> [Yazılı Alıştırma]:
Seçilmiş metne göre Kürtçe dilekçe verdikleri için kaç kişiye ne kadar hapis cezası verilmiştir?

> [Seçilmiş Metin]:
* * * *

16 Aralık 2007 tarihinde gerilla alanlarına hava saldırısı gerçekleştirildi. Gerilla kaynaklarına göre şimdiye kadar hava saldırıları 70’i aştı. 100’e yakın sefer top atışı yapıldı. TC ordusu tarafından bu tarihten itibaren başlatılan tüm saldırılarda en büyük zararı sivil halk gördü. Eski köy ve yerleşim yerlerinin yanı sıra, sivil halkın yaşadığı bazı köyleri de hedef alan bu saldırılarda sivillere ait ev, bahçe ve tarlalar zarar gördü, yüzlerce küçük ve büyük baş hayvan telef oldu. Saldırılar sonucunda onlarca kilometrelik ormanlık alan yanarak kül oldu. Camiler, okullar, sağlık ocakları, köprüler tahrip edildi. Şimdiye kadar 50’den fazla köy boşaltılmak zorunda kalındı. Binlerce insan yerlerini terketmek zorunda kaldı. Kurulan mülteci kampı sayısı üçü buldu. Üstelik Türk devleti bu saldırıları İran ile hem eşgüdümlü hem de kimi zaman eşzamanlı gerçekleştirdi. ABD ve İsrail’in öncülüğündeki uluslararası güçler de diplomatik destekle yetinmeyerek aktif askeri destek de sundular. Ve bu tablo devam ediyor.

7 yılın eksik dökümü

AKP’nin iktidarda olduğu 7 yılın eksik dökümü bile ortaya korkunç rakamlar çıkarıyor. Üstelik bu sürenin 4 yılında tek taraflı ateşkes vardı. Türkiye’de, 2002 yılında faili meçhul cinayetlerde 75 kişi, yargısız infazlar sonucu 40 kişi, gözaltında 5 kişi yaşamını yitirdi. 632 kişi, gözaltında işkence ve kötü muameleye maruz kaldı. Yıl boyunca toplam 31 bin 217 kişinin gözaltına alındığı Türkiye’de, 200 gazeteci tutuklandı. Cezaevlerinde 20 mahkum, ölüm orucu nedeniyle öldü. Bir yıl boyunca 20 kitap toplatıldı. Bir yılda 108 radyo ve televizyonun toplam 3 bin 220 gün kapatıldığı Türkiye’de 10 gazete ve dergi toplam 78 gün yayınına ara verdi. 5’i dernek, 1’i vakıf, 1’i de enstitü olmak üzere 7 sivil toplum kuruluşu da kapatıldı. 228 kişi, düşüncelerini ifade ettikleri için toplam 362 yıl 7 ay hapis cezası ve 144 milyar 164 milyon lira para cezasına çarptırıldı. Kürtçe dilekçe verdikleri için 7 kişiye 26 yıl 3 ay hapis cezası verildi. Çocuklarına Kürtçe isim vermek isteyen 36 kişi hakkında dava açıldı. Anadilde eğitim isteyen 980 öğrenci, 1 hafta ile 1 yıl arasında uzaklaştırma cezası aldı.

* * * *

[Bazı kayıtlar]
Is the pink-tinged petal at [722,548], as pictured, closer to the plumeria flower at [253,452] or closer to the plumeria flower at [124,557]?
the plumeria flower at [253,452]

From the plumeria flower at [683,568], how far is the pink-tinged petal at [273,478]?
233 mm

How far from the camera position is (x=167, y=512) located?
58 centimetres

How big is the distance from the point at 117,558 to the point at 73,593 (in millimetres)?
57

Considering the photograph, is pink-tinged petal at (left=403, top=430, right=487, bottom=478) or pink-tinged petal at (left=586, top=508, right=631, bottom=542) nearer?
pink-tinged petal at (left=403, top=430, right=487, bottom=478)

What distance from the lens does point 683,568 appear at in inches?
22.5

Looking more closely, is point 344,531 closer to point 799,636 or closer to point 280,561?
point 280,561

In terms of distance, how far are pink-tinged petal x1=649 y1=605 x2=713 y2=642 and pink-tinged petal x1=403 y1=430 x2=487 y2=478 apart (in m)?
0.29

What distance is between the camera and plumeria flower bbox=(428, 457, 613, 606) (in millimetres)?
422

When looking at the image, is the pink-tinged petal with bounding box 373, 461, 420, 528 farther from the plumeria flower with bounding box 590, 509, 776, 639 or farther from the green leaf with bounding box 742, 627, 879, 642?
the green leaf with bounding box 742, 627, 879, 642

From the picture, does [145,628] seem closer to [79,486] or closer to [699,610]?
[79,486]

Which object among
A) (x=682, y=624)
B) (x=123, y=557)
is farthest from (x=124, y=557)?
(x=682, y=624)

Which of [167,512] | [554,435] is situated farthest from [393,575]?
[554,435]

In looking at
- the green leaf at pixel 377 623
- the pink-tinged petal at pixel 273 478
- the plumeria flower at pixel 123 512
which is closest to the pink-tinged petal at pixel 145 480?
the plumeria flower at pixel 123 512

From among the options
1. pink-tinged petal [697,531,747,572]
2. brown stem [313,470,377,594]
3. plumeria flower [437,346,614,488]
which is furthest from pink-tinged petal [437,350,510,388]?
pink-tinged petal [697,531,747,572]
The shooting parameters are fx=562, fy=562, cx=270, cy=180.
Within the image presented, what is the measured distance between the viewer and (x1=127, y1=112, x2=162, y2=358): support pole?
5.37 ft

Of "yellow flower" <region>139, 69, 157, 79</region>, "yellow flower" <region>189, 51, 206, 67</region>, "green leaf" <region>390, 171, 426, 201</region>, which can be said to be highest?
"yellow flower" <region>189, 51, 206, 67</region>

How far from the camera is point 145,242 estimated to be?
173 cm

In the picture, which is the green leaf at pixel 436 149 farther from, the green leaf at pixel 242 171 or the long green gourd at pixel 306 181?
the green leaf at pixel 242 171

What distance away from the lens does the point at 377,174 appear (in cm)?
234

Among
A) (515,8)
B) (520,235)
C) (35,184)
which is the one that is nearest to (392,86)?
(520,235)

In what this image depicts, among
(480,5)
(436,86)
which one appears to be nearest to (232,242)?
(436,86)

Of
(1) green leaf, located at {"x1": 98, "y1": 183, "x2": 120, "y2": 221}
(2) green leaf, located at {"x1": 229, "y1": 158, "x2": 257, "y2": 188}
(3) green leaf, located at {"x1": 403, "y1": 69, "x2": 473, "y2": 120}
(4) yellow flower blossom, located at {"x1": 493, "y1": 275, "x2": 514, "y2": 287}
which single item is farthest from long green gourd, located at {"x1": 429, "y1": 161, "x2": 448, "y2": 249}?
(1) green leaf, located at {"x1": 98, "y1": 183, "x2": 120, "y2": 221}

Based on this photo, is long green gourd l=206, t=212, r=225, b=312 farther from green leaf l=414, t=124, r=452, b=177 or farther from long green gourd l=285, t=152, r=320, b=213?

* * * *

> [Alıştırmanın Çözümü]:
7 kişiye 26 yıl 3 ay hapis cezası verilmiştir.